BERKELEY – Broadly speaking, for at least 115 years (and possibly longer) – that is, at least since the publication of the Swedish economist Knut Wicksell’s Geldzins und Güterpreis (Interest and Prices) in 1898 – economists have split into two camps with respect to what a central bank is and the purposes it should serve.
One camp, call it the Banking Camp, regards a central bank as a bank for bankers. Its clients are the banks; it is a place where banks can go to borrow money when they really need to; and its functions are to support the banking sector so that banks can make their proper profits as they go about their proper business. Above all, the central bank must ensure that the money supply is large enough that mere illiquidity, rather than insolvency, does not force banks into bankruptcy and liquidation.
The other camp, call it the Macroeconomic Camp, views central banks as stewards of the economy as a whole. A central bank’s job is to uphold in practice Say’s Law – the principle that output is balanced by demand, with neither too little demand to purchase what is produced (which would cause unemployment) nor too much (which would cause inflation) – because Say’s Law certainly does not hold in theory. In other words, a central bank’s primary responsibility is not to preserve the health of the firms that make up the banking sector, but rather to maintain the robust functioning of the economy as a whole.
In the United States, from September 15, 2008 – the day that the investment bank Lehman Brothers filed for bankruptcy – until then-US Treasury Secretary Tim Geithner announced in May 2009 that in his judgment the major US banks either had or could quickly raise adequate capital cushions, the two camps’ interests and conclusions were identical. For both, reducing the imbalance between aggregate supply and aggregate demand required, first and foremost, preserving the banking system; and preserving the banking system required boosting aggregate demand to bring it closer to aggregate supply. There was a lot of bank rescue in economic stimulus; and there was a lot of economic stimulus in rescuing banks.

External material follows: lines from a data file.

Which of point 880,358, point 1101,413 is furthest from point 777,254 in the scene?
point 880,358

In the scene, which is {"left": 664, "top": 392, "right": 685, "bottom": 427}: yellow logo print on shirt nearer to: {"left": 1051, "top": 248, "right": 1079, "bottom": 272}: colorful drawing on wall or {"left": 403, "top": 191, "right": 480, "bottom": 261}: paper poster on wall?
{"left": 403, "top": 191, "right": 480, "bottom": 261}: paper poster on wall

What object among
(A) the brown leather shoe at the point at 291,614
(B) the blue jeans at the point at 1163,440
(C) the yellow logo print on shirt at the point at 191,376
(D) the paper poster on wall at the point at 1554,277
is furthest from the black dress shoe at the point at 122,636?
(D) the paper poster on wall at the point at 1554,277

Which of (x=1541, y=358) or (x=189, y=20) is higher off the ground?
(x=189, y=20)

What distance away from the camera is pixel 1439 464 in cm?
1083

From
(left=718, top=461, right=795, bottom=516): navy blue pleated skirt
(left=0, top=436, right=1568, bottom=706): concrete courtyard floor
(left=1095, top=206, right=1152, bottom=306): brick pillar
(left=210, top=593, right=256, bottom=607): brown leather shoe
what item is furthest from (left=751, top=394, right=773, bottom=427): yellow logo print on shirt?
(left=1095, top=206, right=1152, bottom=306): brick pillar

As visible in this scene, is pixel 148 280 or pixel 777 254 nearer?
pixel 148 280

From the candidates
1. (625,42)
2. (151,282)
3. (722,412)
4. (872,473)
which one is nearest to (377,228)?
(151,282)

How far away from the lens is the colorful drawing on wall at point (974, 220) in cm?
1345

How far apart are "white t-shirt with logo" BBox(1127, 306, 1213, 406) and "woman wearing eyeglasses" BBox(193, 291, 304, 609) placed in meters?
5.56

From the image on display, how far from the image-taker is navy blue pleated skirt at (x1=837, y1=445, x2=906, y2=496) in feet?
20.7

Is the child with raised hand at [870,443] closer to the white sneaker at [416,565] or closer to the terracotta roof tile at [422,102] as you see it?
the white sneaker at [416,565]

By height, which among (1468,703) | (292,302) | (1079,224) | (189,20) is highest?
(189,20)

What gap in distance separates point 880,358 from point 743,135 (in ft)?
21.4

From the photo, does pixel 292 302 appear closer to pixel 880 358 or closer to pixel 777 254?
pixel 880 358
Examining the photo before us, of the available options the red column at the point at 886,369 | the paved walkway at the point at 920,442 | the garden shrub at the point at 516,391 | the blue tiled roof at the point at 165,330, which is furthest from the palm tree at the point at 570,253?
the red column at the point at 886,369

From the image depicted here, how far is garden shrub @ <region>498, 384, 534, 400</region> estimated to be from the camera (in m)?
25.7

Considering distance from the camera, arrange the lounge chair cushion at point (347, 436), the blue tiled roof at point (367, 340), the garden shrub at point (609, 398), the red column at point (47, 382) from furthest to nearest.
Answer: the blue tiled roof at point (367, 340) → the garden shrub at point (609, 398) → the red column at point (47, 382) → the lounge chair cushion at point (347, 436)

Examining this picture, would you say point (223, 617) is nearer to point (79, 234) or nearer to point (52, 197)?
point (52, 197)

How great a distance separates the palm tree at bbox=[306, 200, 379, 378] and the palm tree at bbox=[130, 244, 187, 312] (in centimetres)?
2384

Thereafter, the two camps’ interests and conclusions diverged sharply. A prolonged and sustained central-bank policy of keeping short-term Treasury nominal interest rates low is essential to keeping the many interest rate-sensitive components of aggregate demand from falling even further below potential aggregate supply. But, for investment banks, shadow banks, and especially commercial banks (with their expensive networks of branches and ATMs), such a policy makes it very difficult to report regular and healthy operating profits on their quarterly income statements and regular and healthy gains in their clients’ portfolios.
A prolonged and sustained central bank policy of purchasing ever-increasing quantities of long-term assets is essential to encourage a wary financial sector to use some of its risk-bearing capacity for its proper purpose: reducing the risk burden on entrepreneurship and enterprise. But such a policy diminishes, and may even eliminate, financiers’ ability to take the easy route by riding the duration yield curve for profits.
From the standpoint of balancing aggregate demand and potential aggregate supply, the central bank should start by simply issuing a straightforward statement that, five years after the crisis began, a 0-2% target for annual inflation clearly runs unwarranted downside employment risks, and a 2-4% target is called for. But, while such an announcement is an obvious no-brainer for those in the Macroeconomic Camp, it would make all bankers who hold nominal assets or who think in nominal terms physically ill.
In terms of the US public interest – and that of the world – it is very important that whoever President Barack Obama nominates to succeed Federal Reserve Chairman Ben Bernanke when his term expires at the beginning of 2014 is from the Macroeconomic Camp. The world does not need a bankers’ central banker any more today than it did five years ago.